I will keep it short.
He lived in the house up until about November 2005. No running water or gas since we moved in (2002) and no electricity for the last several months. Word on the street (not that word from his mouth would be any more reliable) it is going to an investment firm; trade- house to live in for 1 month, back taxes and fees paid, and a few thousand $. Sad, because had he not been so stuborn in the past years he could have gotten enough money to buy another (modest and out in the country) house. Good, the house may be torn down before it falls down and he didn't lose everything.
Then came the stripping (and selling) of siding for crack and whores.
What is desperation? When you house is falling down and looks like this?
NOPE!
It is when you strip the siding off of your (falling down) house and sell if for crack money and an afternoon of bliss with Crazy Ray's hookin' daughter
Then this summer we found a great new use for the Blue Stringy-E Machin-E.

STORED DATA ->

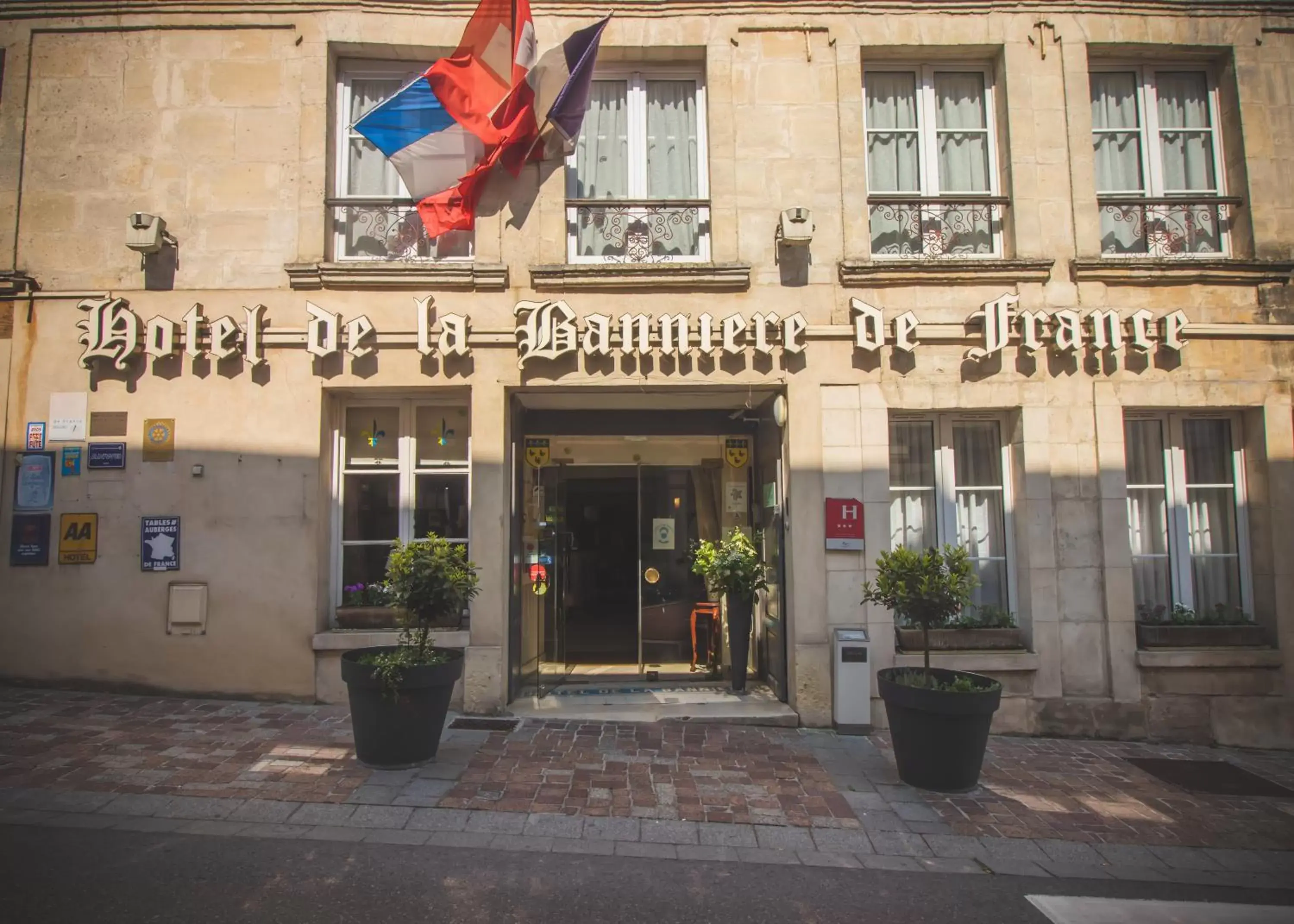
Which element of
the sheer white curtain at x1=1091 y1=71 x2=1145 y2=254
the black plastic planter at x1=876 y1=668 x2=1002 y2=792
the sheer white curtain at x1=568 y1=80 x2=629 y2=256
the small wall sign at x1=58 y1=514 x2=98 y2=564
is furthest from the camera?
the sheer white curtain at x1=568 y1=80 x2=629 y2=256

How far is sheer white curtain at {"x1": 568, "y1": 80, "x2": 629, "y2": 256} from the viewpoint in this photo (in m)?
7.74

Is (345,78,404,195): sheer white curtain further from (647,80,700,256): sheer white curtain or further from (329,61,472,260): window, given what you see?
(647,80,700,256): sheer white curtain

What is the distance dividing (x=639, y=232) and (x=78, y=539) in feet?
19.3

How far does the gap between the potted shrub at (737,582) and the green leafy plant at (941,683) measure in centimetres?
216

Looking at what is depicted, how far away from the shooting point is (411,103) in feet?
Answer: 23.9

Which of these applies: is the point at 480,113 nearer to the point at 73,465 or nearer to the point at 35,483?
the point at 73,465

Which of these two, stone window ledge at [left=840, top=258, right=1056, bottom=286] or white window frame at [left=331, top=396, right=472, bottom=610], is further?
white window frame at [left=331, top=396, right=472, bottom=610]

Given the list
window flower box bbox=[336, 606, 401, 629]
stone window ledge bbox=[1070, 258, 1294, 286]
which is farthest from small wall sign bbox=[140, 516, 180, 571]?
stone window ledge bbox=[1070, 258, 1294, 286]

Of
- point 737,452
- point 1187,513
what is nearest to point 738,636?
point 737,452

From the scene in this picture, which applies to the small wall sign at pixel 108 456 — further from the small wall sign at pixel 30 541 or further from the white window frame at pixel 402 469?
the white window frame at pixel 402 469

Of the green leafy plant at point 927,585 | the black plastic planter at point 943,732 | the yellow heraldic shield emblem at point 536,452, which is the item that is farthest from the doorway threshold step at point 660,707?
the yellow heraldic shield emblem at point 536,452

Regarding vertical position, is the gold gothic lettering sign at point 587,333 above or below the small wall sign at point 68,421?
above

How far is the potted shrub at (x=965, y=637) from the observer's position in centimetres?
707

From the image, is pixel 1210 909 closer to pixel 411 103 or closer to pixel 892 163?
pixel 892 163
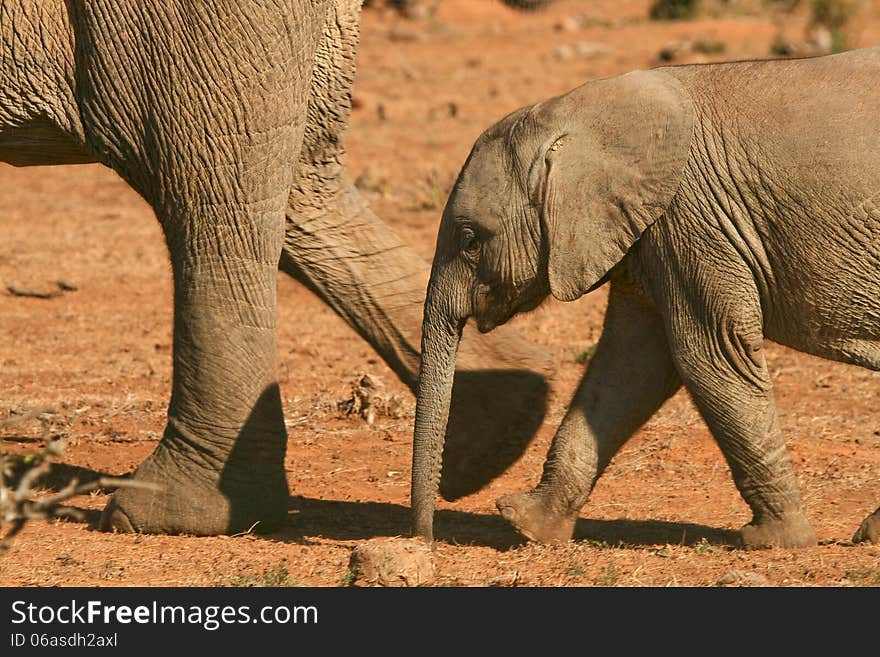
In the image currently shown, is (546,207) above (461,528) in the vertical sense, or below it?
above

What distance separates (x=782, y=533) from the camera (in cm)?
493

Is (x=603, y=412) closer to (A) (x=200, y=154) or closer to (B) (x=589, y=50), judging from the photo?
(A) (x=200, y=154)

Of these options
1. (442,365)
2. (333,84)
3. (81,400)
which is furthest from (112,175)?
(442,365)

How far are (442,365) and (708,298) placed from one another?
845mm

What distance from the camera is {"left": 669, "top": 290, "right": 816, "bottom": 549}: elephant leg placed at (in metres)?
4.76

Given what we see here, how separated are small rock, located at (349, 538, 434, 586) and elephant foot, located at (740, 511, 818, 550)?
1.07 m

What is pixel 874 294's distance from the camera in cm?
472

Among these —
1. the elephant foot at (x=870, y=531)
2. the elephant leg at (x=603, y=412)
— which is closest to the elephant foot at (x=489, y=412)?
the elephant leg at (x=603, y=412)

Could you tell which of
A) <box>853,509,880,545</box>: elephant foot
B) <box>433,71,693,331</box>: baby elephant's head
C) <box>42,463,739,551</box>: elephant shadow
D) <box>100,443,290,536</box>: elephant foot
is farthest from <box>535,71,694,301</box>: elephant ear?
<box>100,443,290,536</box>: elephant foot

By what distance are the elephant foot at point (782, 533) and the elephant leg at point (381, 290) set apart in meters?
1.00

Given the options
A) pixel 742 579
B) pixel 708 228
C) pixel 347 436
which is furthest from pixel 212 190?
pixel 742 579

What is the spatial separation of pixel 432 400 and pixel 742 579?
1.10 metres

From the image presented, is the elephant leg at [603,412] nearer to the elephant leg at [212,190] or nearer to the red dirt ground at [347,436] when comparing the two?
the red dirt ground at [347,436]
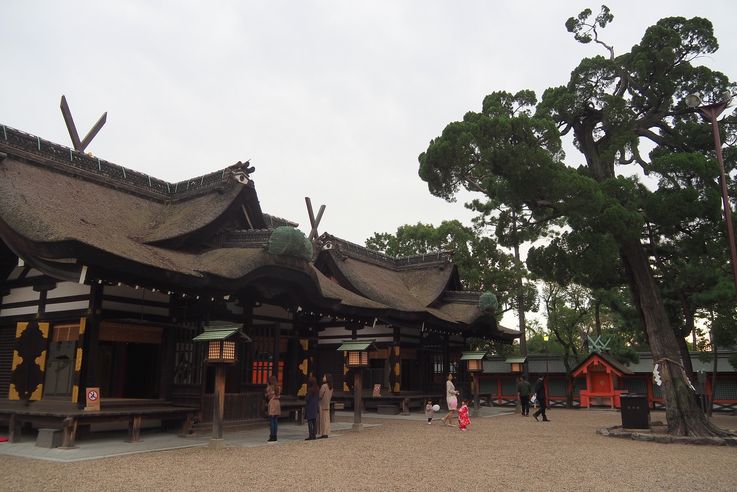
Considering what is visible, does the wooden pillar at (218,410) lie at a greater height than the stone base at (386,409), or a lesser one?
greater

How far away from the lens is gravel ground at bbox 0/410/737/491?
26.7 ft

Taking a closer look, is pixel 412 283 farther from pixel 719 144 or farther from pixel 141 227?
pixel 719 144

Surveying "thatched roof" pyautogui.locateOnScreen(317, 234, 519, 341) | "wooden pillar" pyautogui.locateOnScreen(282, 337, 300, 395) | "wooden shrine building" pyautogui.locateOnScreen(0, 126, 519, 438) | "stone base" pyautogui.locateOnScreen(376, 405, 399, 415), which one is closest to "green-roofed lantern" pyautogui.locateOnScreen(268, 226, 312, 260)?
"wooden shrine building" pyautogui.locateOnScreen(0, 126, 519, 438)

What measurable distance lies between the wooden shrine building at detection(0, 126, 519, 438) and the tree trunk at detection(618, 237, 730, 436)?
8812mm

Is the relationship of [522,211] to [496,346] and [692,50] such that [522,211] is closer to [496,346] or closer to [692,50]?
[692,50]

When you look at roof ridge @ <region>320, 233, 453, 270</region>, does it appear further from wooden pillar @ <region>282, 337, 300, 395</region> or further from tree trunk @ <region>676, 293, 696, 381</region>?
tree trunk @ <region>676, 293, 696, 381</region>

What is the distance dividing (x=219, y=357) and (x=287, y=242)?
3.94 m

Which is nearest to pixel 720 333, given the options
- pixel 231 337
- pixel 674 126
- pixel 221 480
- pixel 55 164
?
pixel 674 126

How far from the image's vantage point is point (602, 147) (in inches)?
701

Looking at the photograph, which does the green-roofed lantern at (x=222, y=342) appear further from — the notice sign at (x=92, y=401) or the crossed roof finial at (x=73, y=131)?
the crossed roof finial at (x=73, y=131)

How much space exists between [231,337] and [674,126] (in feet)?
47.2

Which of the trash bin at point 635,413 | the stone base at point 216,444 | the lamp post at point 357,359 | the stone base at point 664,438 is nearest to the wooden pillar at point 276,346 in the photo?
the lamp post at point 357,359

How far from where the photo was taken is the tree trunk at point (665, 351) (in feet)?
47.0

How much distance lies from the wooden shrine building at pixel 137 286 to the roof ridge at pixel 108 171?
0.04 meters
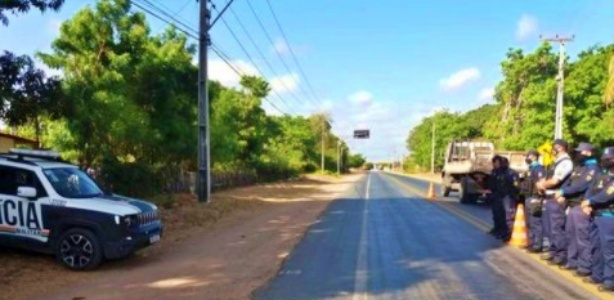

TASK INSTRUCTIONS -> Write out the whole text about the falling-down house again, word for word, from its first line to its last.

RESPONSE TO THIS EXERCISE ->
I will keep it short.
He lived in the house up until about November 2005. No running water or gas since we moved in (2002) and no electricity for the last several months. Word on the street (not that word from his mouth would be any more reliable) it is going to an investment firm; trade- house to live in for 1 month, back taxes and fees paid, and a few thousand $. Sad, because had he not been so stuborn in the past years he could have gotten enough money to buy another (modest and out in the country) house. Good, the house may be torn down before it falls down and he didn't lose everything.
Then came the stripping (and selling) of siding for crack and whores.
What is desperation? When you house is falling down and looks like this?
NOPE!
It is when you strip the siding off of your (falling down) house and sell if for crack money and an afternoon of bliss with Crazy Ray's hookin' daughter
Then this summer we found a great new use for the Blue Stringy-E Machin-E.